Problem to solve = Copy the lines below word for word, starting at the line that contains "Upon examining this" and ending at the line that contains "5.05 meters", with both of those lines included.

== Records for this exercise

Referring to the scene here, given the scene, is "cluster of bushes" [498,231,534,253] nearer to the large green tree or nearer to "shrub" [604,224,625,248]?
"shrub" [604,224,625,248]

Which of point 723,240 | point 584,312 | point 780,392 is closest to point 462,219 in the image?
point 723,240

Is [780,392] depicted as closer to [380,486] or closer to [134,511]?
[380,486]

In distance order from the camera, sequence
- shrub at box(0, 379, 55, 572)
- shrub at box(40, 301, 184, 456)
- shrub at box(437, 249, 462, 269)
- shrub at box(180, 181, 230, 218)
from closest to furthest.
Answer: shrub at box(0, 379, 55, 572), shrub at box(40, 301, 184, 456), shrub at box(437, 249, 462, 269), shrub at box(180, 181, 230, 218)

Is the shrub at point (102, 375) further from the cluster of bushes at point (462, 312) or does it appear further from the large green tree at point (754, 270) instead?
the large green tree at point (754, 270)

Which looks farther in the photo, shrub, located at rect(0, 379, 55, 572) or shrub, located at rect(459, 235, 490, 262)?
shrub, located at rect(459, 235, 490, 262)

====
== Records for this exercise

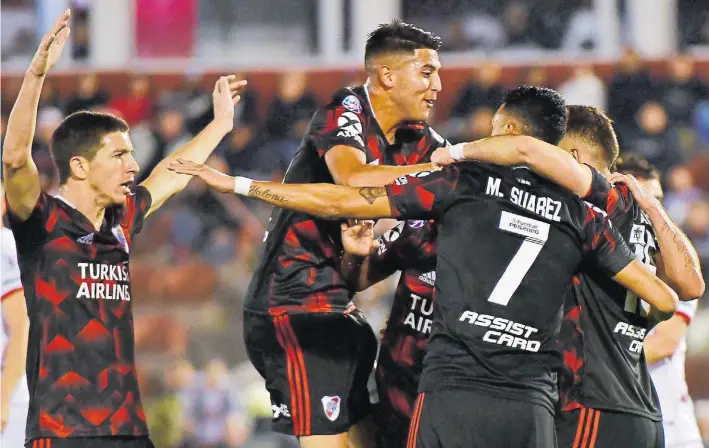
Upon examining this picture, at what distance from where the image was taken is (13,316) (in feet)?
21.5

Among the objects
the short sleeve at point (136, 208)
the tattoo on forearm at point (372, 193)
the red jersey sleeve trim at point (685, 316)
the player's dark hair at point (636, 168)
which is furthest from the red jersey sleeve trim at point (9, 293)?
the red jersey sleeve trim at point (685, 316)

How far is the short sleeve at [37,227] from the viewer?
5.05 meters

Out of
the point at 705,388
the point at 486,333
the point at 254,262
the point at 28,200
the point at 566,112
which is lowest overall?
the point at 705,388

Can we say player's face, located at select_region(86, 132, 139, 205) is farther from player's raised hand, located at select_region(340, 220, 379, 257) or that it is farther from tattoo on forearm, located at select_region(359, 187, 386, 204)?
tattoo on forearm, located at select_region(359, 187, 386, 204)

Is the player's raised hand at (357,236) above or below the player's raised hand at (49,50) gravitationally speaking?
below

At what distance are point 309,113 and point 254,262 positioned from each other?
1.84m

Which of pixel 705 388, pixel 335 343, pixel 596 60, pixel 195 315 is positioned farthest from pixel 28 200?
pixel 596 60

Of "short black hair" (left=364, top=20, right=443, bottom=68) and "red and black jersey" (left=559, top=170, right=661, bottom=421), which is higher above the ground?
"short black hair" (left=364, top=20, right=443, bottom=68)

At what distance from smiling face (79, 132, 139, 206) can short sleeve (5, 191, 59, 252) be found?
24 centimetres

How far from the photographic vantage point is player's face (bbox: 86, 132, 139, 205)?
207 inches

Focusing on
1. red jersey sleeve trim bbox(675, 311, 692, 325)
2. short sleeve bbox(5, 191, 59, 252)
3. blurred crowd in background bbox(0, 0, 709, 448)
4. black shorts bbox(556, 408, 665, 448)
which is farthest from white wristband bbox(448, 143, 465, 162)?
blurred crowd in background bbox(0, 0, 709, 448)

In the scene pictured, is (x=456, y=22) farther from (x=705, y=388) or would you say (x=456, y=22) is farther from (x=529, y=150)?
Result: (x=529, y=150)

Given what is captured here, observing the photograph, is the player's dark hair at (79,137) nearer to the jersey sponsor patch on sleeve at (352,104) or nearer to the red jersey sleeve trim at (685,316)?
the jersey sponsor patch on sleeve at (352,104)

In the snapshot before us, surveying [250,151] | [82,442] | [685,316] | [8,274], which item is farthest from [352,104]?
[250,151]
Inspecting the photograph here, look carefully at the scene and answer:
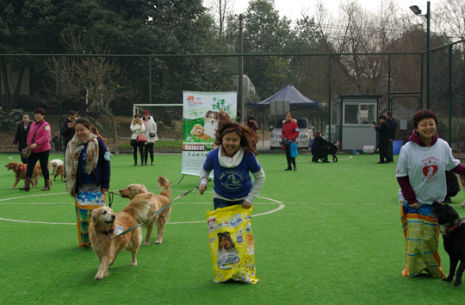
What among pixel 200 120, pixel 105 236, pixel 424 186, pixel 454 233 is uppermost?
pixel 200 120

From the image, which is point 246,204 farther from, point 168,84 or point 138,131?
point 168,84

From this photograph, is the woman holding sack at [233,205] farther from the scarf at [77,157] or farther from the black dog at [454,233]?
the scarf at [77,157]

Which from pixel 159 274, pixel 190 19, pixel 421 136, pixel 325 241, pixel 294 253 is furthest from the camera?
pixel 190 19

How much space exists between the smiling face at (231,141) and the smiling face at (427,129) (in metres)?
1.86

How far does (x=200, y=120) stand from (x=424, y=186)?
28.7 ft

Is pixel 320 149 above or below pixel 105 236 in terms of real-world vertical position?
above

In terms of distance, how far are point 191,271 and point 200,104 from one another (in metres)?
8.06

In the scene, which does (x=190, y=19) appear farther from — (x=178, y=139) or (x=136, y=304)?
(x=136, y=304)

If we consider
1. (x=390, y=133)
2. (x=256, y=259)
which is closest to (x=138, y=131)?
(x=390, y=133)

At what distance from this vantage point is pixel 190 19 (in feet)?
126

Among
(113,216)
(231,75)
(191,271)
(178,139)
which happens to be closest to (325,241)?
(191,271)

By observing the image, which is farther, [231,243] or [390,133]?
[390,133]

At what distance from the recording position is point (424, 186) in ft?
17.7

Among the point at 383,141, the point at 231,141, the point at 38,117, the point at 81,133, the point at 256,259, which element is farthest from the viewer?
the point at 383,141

====

Exercise solution =
Upon examining this picture, at what distance from where the image was taken is (13,316) (in feet)?
21.5

Among the objects
the short sleeve at point (136, 208)
the tattoo on forearm at point (372, 193)
the red jersey sleeve trim at point (685, 316)
the player's dark hair at point (636, 168)
which is furthest from the red jersey sleeve trim at point (9, 293)?
the red jersey sleeve trim at point (685, 316)

How far is the short sleeve at [37,227] from the viewer?
5.05 meters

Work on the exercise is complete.